==== Verilen metin ====
Birbirlerinden kuşku duyarak, birbirlerinden sakınarak birlikte yürüdüler. Yalçın Hoca’nın saptamasıdır, Jakobenler ve Jirondenler gibi aynı sınıfın mensuplarıydılar.
Sivas Kongresindeyiz.
Delegelerinin üçte ikisinin İttihatçı olduğu bilinen bir Kongre’de hem birbirlerini hem de dışarıyı İttihatçı olmadıklarına ikna etmek epeyce meziyet istiyor olmalı. Dışarı tamam anladık ama içeride ne yapmalı? Az ötede Mustafa Kemal oturuyor, Kod adı Nuh. Berisinde Rauf ve Kara Vasıf… Şu eli arkasında dolaşan Bekir Sami, ötede Refet Bey ve Hüsrev Sami; Hakkı Behiç, Mazhar Müfitle hasbıhal halinde… Bu saydıklarım İttihatçıların yalnızca bir bölümü oluyor. Öbürsüler öbek öbek kongre binasına dağılmış. Kim bilir İttihatçı olmadıklarına birbirlerini ikna etmeye çalışıyorlardır!
Zorlanmış olmalılar. Yemin etmek şart oluyor.
"Yemin” fikrini icat olarak ortaya atan Ankara’da 20’inci Kolordu Komutanı, İttihatçıların yan kuruluşu Karakol Cemiyeti’nde "Musa” kod adıyla bilinen Ali Fuat (Cebesoy) Paşa’nın babası ve İstanbul delegesi İsmail Fazıl Paşa’dır.
İsmail Fazıl Paşa’nın sunduğu metin ilk dört gün boyunca tartışılıyor. Genel Kuruldan Komisyona, Komisyondan Genel Kurula gidip geliyor. Sonunda Mustafa Kemal’in başkanlığında oluşturulan ve tamamı İttihatçı olan dört kişilik Komisyonun hazırlamış olduğu yemin metni ortaya çıkıyor. Metinde geçen ve sadeleştirmiş hali " vatanın bugün düştüğü kötü halin sorumlusu İttihat Teraki’dir" anlamına gelen ifade delegelerin tahammül sınırını aşmış olmalı ki, itiraz ediliyor, değiştiriliyor ve son şeklini alıyor:
"Makam-ı Celil-i hilafet ve saltanata, İslamiyet’e, devlete ve milliyete manen ve madden hizmetten başka bir gaye ve emelimiz olmadığına binaen kongrenin müzakeresi devamı müddetince ihtiras-ı şahsiye ve siyasiyeden ve İttihat ve Terakki Cemiyeti’nin ihyasına çalışmayacağıma namusum ve bilcümle mukaddesatım namına vallah, billah.”
==== Sağlanan öğeler ====
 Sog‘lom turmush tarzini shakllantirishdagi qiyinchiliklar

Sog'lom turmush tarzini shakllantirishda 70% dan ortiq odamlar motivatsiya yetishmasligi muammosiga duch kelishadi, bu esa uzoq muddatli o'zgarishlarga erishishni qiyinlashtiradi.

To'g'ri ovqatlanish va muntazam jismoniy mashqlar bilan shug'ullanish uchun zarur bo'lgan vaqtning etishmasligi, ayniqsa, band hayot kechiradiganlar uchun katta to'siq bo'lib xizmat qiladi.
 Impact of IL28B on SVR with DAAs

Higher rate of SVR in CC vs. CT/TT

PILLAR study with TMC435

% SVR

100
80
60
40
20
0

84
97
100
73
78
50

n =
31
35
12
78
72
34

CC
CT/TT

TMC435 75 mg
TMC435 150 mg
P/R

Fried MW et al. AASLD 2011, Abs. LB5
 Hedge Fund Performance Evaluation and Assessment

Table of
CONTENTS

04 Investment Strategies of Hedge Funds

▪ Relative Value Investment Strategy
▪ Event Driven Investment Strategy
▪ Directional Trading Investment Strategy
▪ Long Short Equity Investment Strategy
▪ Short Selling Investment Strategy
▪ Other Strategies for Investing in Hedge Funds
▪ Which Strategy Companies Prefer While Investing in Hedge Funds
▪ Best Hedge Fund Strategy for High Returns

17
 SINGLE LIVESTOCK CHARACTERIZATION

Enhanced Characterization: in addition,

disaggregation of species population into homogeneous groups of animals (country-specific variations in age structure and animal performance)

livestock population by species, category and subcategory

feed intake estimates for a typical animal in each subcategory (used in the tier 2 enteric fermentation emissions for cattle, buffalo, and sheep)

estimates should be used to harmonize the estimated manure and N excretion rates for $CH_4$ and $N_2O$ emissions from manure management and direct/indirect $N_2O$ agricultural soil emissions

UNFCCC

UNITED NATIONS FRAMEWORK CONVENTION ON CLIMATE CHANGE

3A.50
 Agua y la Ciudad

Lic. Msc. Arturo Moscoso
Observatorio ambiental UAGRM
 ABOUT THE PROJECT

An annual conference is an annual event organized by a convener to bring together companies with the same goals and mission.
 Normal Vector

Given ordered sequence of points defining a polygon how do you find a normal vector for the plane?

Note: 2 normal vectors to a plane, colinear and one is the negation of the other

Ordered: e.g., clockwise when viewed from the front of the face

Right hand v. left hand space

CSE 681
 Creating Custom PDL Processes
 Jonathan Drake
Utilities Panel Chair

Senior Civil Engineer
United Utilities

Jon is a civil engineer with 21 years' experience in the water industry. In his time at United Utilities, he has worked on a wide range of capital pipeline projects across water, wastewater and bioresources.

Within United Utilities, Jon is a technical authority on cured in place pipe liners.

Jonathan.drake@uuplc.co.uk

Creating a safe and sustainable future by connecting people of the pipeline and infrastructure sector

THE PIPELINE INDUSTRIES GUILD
====
Sivas Kongresi metninde "Birbirlerinden kuşku duyarak, birbirlerinden" ile başlayıp "ikna etmeye çalışıyorlardır!" ile biten bölümü hiç değiştirmeden kopyalayın.

> Tamamlanan alıştırma
Birbirlerinden kuşku duyarak, birbirlerinden sakınarak birlikte yürüdüler. Yalçın Hoca’nın saptamasıdır, Jakobenler ve Jirondenler gibi aynı sınıfın mensuplarıydılar.
Sivas Kongresindeyiz.
Delegelerinin üçte ikisinin İttihatçı olduğu bilinen bir Kongre’de hem birbirlerini hem de dışarıyı İttihatçı olmadıklarına ikna etmek epeyce meziyet istiyor olmalı. Dışarı tamam anladık ama içeride ne yapmalı? Az ötede Mustafa Kemal oturuyor, Kod adı Nuh. Berisinde Rauf ve Kara Vasıf… Şu eli arkasında dolaşan Bekir Sami, ötede Refet Bey ve Hüsrev Sami; Hakkı Behiç, Mazhar Müfitle hasbıhal halinde… Bu saydıklarım İttihatçıların yalnızca bir bölümü oluyor. Öbürsüler öbek öbek kongre binasına dağılmış. Kim bilir İttihatçı olmadıklarına birbirlerini ikna etmeye çalışıyorlardır!